Mãe Carmen faleceu no dia 26 de dezembro, após ser internada por duas semanas no Hospital Português, em Salvador, devido a complicações de uma forte gripe. Reconhecida como a quinta iaorixá à frente do terreiro, Carmen iniciou sua jornada no candomblé aos sete anos e, desde 2002, ocupava o papel de liderança no Gantois, seguindo uma rica tradição de suas antecessoras.
Antes de Mãe Carmen, o terreiro foi liderado por Maria Júlia da Conceição Nazareth (1849-1910), Pulchéria Maria da Conceição Nazareth (1910-1918), Maria Escolástica da Conceição Nazareth (1922-1986) e Cleusa Millet (1989-1998). A contribuição de Mãe Carmen à cultura e à espiritualidade afro-brasileira foi celebrada por meio da música “A Força do Gantois”, composta por Nelson Rufino e lançada em 2011, que a homenageava.
Cultura e Espiritualidade
Nascida em 1926, Carmen Oliveira da Silva era a caçula de Maria Escolástica de Conceição Nazaré, conhecida como Mãe Menininha, que também ocupou a posição de ialorixá do Terreiro do Gantois, um dos mais antigos e respeitados na Bahia. Ao longo de suas mais de duas décadas à frente do terreiro, Mãe Carmen se tornou uma guardiã dos pilares da espiritualidade, cultura e ancestralidade negra, não só no Brasil, mas em todo o mundo.
Em maio de 2023, ela foi agraciada com a comenda Maria Quitéria, um reconhecimento destinado a mulheres que se destacam por suas ações em benefício de Salvador e da Bahia.

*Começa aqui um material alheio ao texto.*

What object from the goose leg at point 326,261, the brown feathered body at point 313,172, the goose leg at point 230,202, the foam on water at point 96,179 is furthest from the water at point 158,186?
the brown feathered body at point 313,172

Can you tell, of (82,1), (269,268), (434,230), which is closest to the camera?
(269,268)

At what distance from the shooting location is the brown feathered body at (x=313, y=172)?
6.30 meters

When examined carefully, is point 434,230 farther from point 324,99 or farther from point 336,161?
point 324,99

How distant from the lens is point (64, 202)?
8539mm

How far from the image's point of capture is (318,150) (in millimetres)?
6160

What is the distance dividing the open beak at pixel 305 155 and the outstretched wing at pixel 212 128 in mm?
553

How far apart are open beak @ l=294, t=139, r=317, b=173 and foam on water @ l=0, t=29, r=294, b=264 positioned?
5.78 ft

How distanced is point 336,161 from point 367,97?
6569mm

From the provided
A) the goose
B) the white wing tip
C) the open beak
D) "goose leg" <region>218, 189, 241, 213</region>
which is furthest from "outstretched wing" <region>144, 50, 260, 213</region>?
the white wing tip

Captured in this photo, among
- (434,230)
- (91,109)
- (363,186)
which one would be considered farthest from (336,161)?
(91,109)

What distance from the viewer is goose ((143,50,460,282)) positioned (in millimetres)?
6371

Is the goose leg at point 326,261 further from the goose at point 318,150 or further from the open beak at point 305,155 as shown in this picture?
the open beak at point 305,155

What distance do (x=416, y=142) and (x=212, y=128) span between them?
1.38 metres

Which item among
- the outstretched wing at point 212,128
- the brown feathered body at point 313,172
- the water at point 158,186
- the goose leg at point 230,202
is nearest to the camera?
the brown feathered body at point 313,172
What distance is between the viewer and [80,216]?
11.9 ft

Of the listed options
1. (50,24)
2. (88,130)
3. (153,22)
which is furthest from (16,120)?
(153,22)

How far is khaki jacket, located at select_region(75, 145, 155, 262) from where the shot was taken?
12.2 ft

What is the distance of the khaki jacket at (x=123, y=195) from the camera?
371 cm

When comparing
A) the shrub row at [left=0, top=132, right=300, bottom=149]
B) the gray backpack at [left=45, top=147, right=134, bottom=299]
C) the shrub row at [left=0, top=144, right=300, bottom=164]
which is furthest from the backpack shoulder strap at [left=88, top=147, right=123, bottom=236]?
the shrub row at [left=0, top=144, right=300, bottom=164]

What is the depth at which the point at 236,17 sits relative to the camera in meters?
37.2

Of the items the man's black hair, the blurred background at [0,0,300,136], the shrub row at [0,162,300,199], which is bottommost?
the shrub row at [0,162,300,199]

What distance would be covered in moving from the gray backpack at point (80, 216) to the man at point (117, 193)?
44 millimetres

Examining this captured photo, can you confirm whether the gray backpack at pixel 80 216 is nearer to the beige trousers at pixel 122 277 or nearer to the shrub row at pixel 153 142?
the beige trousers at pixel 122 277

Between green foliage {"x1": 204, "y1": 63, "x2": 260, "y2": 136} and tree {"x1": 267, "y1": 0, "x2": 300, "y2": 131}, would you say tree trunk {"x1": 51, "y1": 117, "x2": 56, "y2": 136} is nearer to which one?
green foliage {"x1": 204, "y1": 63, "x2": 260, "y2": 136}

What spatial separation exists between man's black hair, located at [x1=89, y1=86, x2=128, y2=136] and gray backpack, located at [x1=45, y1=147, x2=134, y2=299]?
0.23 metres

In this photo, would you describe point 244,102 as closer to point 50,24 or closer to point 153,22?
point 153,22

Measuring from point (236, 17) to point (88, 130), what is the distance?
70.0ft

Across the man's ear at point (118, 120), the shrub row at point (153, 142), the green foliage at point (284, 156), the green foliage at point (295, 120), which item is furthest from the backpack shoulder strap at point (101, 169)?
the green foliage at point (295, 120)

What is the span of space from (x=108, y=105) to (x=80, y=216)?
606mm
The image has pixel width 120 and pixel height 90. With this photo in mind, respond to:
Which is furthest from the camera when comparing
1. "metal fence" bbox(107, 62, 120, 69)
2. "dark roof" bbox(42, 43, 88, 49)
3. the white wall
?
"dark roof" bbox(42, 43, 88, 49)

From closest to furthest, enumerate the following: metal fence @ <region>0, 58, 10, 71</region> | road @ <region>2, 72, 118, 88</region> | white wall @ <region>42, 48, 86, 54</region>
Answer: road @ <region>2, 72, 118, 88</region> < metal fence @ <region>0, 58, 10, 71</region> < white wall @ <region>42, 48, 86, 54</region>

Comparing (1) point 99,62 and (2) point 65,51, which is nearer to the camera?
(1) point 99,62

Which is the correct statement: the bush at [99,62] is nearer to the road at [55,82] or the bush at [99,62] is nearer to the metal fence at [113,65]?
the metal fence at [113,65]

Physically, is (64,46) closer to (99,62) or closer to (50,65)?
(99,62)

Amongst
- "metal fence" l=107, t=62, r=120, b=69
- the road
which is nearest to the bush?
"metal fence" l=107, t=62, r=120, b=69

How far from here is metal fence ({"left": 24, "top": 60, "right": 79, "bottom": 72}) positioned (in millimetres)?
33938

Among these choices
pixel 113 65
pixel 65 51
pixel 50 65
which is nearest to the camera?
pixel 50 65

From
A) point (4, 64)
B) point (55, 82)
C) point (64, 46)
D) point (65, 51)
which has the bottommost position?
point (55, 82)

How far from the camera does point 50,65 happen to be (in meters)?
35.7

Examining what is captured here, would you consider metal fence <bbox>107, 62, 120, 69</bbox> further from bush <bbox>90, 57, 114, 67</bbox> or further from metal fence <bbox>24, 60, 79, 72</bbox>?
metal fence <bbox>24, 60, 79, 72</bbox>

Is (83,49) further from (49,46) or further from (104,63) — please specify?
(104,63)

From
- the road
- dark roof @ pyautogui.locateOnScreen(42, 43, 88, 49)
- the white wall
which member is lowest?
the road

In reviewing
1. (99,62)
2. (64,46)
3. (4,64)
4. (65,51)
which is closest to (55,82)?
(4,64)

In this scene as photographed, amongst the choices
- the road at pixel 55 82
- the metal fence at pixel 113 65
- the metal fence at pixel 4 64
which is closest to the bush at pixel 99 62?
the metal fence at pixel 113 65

Além de sua importância religiosa, Mãe Carmen desempenhou um papel crucial em iniciativas sócio-educativas, promovendo o desenvolvimento da comunidade do Gantois.
No campo cultural, ela idealizou ações para tornar mais acessível a memória da religiosidade de matriz africana na Bahia, oferecendo cursos de ritmos e danças tradicionais, além de workshops de bordado e outras práticas culturais. Seu trabalho em prol da preservação das tradições afro-brasileiras lhe rendeu a “Medalha dos 5 continentes ou da diversidade cultural”, uma honraria recebida em maio de 2010 da Unesco.
Mãe Carmen deixa um legado de luta pela valorização da cultura afro-brasileira e pela promoção do diálogo inter-religioso, cuja importância é reconhecida por muitos. A missa de sétimo dia foi um momento de reflexão e celebração da vida de uma mulher que dedicou sua existência ao fortalecimento das tradições e da espiritualidade de seu povo.